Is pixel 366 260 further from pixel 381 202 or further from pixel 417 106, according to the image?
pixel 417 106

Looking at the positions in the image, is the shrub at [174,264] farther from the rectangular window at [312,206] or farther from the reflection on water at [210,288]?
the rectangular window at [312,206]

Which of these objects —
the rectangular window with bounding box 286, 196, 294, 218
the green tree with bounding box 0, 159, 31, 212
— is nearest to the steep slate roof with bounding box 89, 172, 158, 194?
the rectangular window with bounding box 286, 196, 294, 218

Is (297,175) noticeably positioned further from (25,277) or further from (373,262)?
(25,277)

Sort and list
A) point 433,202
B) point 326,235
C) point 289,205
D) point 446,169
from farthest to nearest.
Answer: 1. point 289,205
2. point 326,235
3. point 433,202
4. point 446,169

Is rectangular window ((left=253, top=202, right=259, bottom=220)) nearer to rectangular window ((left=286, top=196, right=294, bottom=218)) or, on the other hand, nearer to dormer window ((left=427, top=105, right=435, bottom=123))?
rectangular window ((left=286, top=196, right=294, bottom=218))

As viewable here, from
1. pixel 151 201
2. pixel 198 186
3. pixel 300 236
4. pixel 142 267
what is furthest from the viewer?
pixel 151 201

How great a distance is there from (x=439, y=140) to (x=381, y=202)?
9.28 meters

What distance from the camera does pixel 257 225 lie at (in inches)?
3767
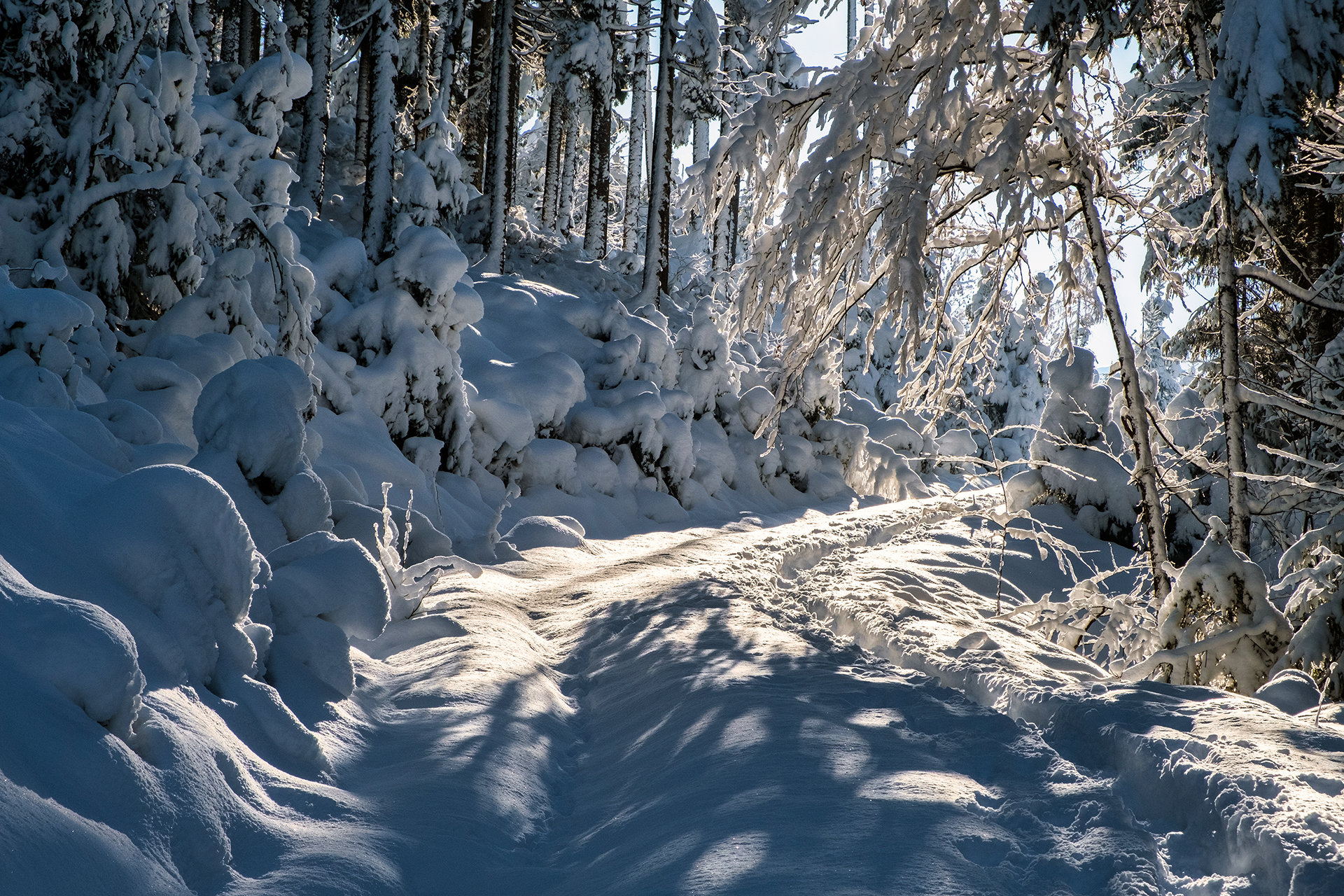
* * * * *
▸ WRITTEN INSTRUCTION:
Could you render every line of the records above as a Markdown table with the columns "Row" and "Line", skipping blank lines and leaving out the pictures?

▸ CORRECT OUTPUT:
| Row | Line |
|---|---|
| 1 | Is pixel 366 260 further from pixel 381 202 or further from pixel 417 106, according to the image? |
| 2 | pixel 417 106 |
| 3 | Looking at the positions in the image, is the shrub at [174,264] farther from the rectangular window at [312,206] or farther from the reflection on water at [210,288]? |
| 4 | the rectangular window at [312,206] |
| 5 | Which of these objects — |
| 6 | the rectangular window with bounding box 286, 196, 294, 218 |
| 7 | the green tree with bounding box 0, 159, 31, 212 |
| 8 | — is nearest to the steep slate roof with bounding box 89, 172, 158, 194? |
| 9 | the rectangular window with bounding box 286, 196, 294, 218 |
| 10 | Is (297,175) noticeably positioned further from (25,277) or further from (373,262)? |
| 11 | (25,277) |
| 12 | Sort and list |
| 13 | A) point 433,202 |
| 14 | B) point 326,235 |
| 15 | C) point 289,205 |
| 16 | D) point 446,169 |
| 17 | from farthest to nearest. |
| 18 | Answer: 1. point 289,205 |
| 19 | 2. point 326,235 |
| 20 | 3. point 433,202 |
| 21 | 4. point 446,169 |
| 22 | Is rectangular window ((left=253, top=202, right=259, bottom=220)) nearer to rectangular window ((left=286, top=196, right=294, bottom=218)) or, on the other hand, nearer to dormer window ((left=427, top=105, right=435, bottom=123))? |
| 23 | rectangular window ((left=286, top=196, right=294, bottom=218)) |
| 24 | As viewable here, from |
| 25 | 1. pixel 151 201 |
| 26 | 2. pixel 198 186 |
| 27 | 3. pixel 300 236 |
| 28 | 4. pixel 142 267 |
| 29 | what is furthest from the viewer? |
| 30 | pixel 151 201 |
| 31 | How great a distance is there from (x=439, y=140) to (x=381, y=202)? |
| 32 | 9.28 meters |
| 33 | What distance from the camera does pixel 257 225 lie at (in inches)? |
| 34 | 3767 |